(begin)
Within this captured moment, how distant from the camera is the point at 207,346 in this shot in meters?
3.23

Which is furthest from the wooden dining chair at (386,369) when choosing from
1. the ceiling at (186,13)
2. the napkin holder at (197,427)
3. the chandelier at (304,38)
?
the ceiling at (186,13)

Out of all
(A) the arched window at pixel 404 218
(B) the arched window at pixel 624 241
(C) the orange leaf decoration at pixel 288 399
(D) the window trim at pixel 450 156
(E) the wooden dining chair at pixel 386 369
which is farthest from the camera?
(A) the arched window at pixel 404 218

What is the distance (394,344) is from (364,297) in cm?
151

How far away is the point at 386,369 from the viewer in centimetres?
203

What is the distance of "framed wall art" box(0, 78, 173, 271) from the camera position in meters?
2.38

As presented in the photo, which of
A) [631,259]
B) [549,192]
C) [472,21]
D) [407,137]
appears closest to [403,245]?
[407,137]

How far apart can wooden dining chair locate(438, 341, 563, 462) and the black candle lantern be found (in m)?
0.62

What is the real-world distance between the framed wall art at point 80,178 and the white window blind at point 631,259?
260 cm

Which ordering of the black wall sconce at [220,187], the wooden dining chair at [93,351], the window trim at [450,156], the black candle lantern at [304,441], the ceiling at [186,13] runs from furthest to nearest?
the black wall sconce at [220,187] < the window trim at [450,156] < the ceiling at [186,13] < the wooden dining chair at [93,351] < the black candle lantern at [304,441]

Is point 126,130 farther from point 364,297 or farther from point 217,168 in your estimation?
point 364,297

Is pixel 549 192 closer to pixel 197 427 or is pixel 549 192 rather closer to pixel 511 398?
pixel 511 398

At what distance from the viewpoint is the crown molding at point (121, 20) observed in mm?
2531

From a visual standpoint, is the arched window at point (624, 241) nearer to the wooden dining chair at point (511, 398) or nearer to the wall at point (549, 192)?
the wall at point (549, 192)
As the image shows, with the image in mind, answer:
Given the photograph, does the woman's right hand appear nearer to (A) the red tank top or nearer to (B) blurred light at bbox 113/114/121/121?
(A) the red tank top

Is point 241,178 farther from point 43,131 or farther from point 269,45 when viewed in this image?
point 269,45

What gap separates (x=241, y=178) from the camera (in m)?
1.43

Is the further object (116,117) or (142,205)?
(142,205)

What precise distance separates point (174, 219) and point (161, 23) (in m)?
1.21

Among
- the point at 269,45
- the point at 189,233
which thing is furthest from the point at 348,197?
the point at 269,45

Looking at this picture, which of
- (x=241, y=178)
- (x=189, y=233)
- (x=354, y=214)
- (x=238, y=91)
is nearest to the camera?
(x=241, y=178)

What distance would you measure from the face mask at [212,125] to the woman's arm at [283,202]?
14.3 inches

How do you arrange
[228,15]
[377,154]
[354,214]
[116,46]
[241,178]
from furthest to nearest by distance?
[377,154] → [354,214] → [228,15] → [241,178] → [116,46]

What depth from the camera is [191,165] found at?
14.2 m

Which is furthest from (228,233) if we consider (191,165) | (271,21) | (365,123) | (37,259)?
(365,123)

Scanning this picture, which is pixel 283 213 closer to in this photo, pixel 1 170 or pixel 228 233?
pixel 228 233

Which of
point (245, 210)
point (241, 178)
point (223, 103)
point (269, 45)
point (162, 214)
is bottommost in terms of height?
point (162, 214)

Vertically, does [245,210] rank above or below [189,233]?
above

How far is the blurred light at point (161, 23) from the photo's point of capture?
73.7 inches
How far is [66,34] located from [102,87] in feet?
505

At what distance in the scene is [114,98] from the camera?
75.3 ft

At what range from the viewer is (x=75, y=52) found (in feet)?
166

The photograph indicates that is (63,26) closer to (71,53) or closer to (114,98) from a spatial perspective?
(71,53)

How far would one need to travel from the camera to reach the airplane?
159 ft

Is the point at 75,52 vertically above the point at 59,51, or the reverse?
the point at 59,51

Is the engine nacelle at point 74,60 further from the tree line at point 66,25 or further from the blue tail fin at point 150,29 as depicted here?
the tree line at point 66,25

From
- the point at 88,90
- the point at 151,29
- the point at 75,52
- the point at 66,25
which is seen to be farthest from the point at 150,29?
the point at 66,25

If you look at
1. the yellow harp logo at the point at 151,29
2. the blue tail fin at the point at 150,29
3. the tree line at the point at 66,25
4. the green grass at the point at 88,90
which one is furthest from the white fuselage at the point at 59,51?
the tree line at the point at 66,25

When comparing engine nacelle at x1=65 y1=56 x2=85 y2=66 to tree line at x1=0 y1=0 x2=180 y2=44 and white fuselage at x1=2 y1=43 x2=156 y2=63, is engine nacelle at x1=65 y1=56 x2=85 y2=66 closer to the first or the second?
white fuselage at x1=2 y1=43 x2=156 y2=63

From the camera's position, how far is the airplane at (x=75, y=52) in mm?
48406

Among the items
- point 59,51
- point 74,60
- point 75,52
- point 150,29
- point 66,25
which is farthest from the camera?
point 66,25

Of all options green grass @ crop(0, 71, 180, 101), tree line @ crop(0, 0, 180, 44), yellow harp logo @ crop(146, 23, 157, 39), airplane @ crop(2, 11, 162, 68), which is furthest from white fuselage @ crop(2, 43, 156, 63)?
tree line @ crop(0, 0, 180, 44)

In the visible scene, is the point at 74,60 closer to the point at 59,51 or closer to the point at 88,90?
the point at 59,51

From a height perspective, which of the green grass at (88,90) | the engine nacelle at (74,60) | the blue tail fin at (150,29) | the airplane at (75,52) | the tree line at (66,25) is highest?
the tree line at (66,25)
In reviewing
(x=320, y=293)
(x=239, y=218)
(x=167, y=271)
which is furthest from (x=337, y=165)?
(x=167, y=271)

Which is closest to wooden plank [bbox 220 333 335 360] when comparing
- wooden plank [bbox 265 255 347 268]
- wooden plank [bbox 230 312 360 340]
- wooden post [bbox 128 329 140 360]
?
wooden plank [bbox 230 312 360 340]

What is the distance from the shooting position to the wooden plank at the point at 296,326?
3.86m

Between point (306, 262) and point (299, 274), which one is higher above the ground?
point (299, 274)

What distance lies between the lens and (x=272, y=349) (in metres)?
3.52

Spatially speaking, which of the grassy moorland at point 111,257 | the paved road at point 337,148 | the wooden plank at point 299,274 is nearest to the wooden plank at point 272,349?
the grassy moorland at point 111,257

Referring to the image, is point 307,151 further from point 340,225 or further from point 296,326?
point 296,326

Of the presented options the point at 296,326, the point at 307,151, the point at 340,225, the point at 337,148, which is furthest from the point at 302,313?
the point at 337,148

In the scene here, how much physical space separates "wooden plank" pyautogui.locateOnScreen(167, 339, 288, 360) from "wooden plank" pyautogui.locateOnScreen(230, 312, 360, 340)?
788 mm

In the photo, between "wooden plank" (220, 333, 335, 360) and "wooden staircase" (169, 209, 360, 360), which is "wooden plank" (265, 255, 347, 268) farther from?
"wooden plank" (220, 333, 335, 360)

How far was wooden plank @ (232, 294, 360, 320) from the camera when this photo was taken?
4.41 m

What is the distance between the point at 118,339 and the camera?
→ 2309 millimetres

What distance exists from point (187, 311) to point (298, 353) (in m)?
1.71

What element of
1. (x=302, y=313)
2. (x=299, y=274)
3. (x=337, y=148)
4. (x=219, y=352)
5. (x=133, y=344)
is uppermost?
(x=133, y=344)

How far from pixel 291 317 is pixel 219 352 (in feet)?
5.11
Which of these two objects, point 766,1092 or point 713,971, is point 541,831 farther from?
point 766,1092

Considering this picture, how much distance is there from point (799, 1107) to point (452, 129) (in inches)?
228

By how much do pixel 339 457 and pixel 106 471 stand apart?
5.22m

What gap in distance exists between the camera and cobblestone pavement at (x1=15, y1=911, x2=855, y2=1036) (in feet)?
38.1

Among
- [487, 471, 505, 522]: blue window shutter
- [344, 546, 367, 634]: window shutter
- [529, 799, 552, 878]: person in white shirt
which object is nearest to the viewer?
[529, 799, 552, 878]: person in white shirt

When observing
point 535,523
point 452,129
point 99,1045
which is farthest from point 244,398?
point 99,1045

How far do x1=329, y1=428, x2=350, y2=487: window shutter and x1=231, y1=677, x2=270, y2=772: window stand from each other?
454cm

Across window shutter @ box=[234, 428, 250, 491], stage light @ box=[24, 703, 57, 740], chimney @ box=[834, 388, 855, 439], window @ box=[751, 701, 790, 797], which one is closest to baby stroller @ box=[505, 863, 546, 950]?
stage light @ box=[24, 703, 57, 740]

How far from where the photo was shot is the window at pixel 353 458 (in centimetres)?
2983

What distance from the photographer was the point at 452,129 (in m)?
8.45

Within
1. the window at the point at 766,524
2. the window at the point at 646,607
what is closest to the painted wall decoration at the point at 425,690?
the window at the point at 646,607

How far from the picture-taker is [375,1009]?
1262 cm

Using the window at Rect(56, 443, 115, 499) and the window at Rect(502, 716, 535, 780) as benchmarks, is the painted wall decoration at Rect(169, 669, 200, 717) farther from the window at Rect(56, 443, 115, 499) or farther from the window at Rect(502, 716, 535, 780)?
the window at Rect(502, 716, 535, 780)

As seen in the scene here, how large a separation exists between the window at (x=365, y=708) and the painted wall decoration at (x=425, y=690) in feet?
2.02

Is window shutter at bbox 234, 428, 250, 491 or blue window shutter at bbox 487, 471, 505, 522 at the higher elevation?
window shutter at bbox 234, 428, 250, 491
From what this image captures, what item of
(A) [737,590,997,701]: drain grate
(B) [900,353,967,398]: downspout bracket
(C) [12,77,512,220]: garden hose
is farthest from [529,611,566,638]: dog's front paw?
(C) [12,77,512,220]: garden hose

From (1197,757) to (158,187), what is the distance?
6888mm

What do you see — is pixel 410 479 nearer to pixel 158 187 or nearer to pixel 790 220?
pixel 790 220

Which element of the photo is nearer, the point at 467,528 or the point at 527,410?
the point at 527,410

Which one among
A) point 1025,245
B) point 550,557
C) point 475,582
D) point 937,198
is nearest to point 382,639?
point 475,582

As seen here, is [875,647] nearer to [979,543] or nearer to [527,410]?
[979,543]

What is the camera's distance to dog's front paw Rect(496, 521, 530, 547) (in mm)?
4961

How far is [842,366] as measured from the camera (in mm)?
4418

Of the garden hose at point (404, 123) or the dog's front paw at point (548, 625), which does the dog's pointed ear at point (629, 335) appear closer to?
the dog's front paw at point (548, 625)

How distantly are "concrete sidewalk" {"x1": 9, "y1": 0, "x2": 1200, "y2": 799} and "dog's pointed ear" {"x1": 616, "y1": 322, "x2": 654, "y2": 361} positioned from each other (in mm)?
(end)
* Given problem *
Nothing but the lines from the line with "From what this image captures, what item of" to the last line of the listing above should appear; please retype them exactly, both ends included.

* Output of the task *
From what this image captures, what item of
(A) [737,590,997,701]: drain grate
(B) [900,353,967,398]: downspout bracket
(C) [12,77,512,220]: garden hose
is farthest from [529,611,566,638]: dog's front paw?
(C) [12,77,512,220]: garden hose

From (1197,757) to (158,187), what is the distance?
6888mm

What do you see — is pixel 410 479 nearer to pixel 158 187 or nearer to pixel 790 220?
pixel 790 220

Which element of the photo is nearer, the point at 467,528 or the point at 527,410?
the point at 527,410

Which one among
A) point 1025,245
B) point 550,557
C) point 475,582
D) point 937,198
is nearest to point 382,639?
point 475,582

As seen here, is [875,647] nearer to [979,543] or nearer to [527,410]?
[979,543]

What is the camera's distance to dog's front paw Rect(496, 521, 530, 547) (in mm)?
4961

How far is [842,366] as measured from the camera (in mm)?
4418

Of the garden hose at point (404, 123) or the dog's front paw at point (548, 625), which does the dog's pointed ear at point (629, 335) appear closer to?
the dog's front paw at point (548, 625)

How distantly are "concrete sidewalk" {"x1": 9, "y1": 0, "x2": 1200, "y2": 799} and "dog's pointed ear" {"x1": 616, "y1": 322, "x2": 654, "y2": 361} positioned from each other (in mm)?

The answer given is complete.